| Most of the world-famous libre software is built without their developers study of massively collected usage data ("telemetry"). I look at VLC as a great example to follow. Their stats show 3.4 billion downloads (https://www.videolan.org/vlc/stats/downloads.html), yet they do no telemetry at all. The product works great. It could be improved of course, but Outlook could also greatly be improved, and they have high-salary staff and a boatload of data they extract from users. Yet it's slow as hell and has lots of UX I disagree with. I'm myself the author of a replacement of Windows "alt-tab" on macOS (https://alt-tab-macos.netlify.app/) which doesn't do any telemetry. I can lead the roadmap, with the help of the community, without spying on how users set their preferences and use the app. As a matter of fact, it can be argued that acting that way can be negative value as it's reinforcing popular usage; or from the power-users perspective, dumbing down the software.
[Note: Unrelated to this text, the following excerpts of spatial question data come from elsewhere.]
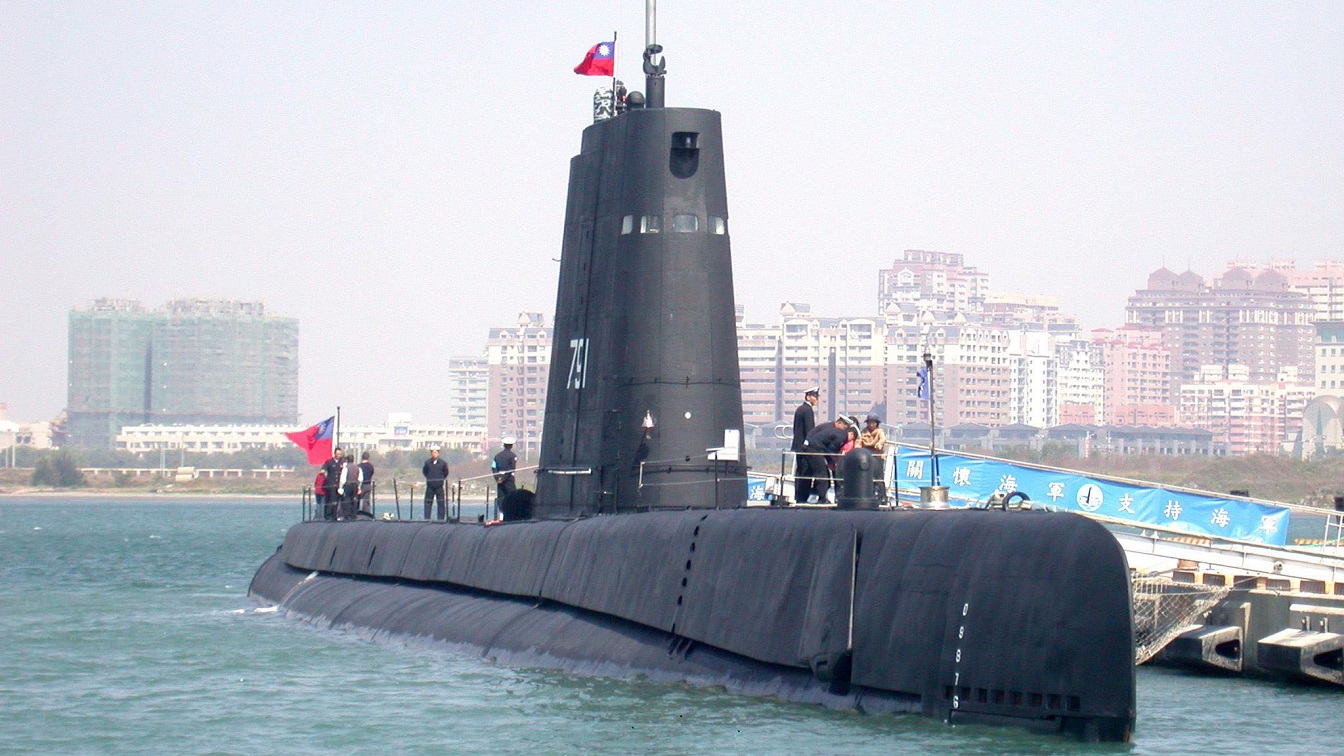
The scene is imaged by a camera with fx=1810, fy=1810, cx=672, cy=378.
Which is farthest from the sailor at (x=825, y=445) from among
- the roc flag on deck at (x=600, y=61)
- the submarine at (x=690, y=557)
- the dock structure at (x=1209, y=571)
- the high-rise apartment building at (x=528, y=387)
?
the high-rise apartment building at (x=528, y=387)

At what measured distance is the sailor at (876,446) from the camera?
57.0 ft

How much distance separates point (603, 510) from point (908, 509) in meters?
5.87

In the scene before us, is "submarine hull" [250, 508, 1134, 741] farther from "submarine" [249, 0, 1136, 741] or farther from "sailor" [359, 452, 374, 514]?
"sailor" [359, 452, 374, 514]

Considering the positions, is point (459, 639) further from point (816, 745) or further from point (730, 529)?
point (816, 745)

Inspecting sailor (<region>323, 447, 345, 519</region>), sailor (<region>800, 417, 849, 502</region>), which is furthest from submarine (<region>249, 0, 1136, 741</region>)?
sailor (<region>323, 447, 345, 519</region>)

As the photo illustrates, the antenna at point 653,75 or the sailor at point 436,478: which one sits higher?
the antenna at point 653,75

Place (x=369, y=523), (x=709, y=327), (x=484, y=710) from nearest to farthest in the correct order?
(x=484, y=710) < (x=709, y=327) < (x=369, y=523)

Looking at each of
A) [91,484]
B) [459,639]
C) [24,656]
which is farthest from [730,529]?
[91,484]

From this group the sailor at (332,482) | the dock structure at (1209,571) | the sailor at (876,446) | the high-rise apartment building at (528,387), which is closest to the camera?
the sailor at (876,446)

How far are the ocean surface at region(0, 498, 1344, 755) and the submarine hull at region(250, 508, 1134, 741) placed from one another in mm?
311

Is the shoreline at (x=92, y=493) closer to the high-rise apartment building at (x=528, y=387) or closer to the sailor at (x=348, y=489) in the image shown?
the high-rise apartment building at (x=528, y=387)

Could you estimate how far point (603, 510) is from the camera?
836 inches

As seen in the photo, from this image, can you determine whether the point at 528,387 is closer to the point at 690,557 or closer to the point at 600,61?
the point at 600,61

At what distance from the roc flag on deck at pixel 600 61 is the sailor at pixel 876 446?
7043 millimetres
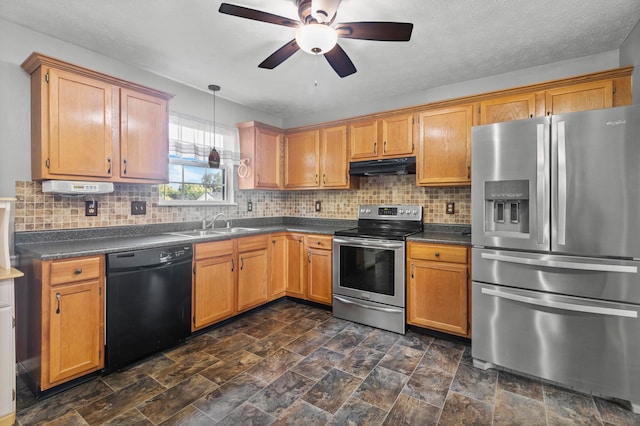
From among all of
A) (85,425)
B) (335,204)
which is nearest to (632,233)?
(335,204)

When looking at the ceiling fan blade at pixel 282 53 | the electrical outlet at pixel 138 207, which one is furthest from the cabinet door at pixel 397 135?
the electrical outlet at pixel 138 207

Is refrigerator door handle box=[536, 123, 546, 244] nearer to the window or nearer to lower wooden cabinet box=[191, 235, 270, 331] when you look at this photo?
lower wooden cabinet box=[191, 235, 270, 331]

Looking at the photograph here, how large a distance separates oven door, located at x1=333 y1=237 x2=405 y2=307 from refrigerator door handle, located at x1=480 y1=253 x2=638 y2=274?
33.2 inches

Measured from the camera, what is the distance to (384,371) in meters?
2.24

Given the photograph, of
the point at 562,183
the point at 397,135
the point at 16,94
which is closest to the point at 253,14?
the point at 16,94

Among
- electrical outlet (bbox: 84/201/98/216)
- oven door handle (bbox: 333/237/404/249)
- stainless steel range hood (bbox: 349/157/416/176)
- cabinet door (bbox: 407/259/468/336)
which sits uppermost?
stainless steel range hood (bbox: 349/157/416/176)

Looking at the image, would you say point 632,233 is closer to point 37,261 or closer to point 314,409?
point 314,409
By definition, advanced features will have low usage. It doesn't mean it should be removed. Lastly, think about non-software businesses. Many amazing products have simply no way to gather data when the products are in the users homes. They rely on gathering data by talking to customers at the points of purchase, customer care, are in various forums with enthusiast users. This model has shown great results, so it is in no way clearly to be avoided in favor of telemetry-everything. |
The sort of telemetry mentioned in the article is used for UX purposes, and God knows FLOSS sucks at UX.
And by the way, Debian collects and reports telemetry since the early 2000s, and Firefox is quite open on how much telemetry it collects.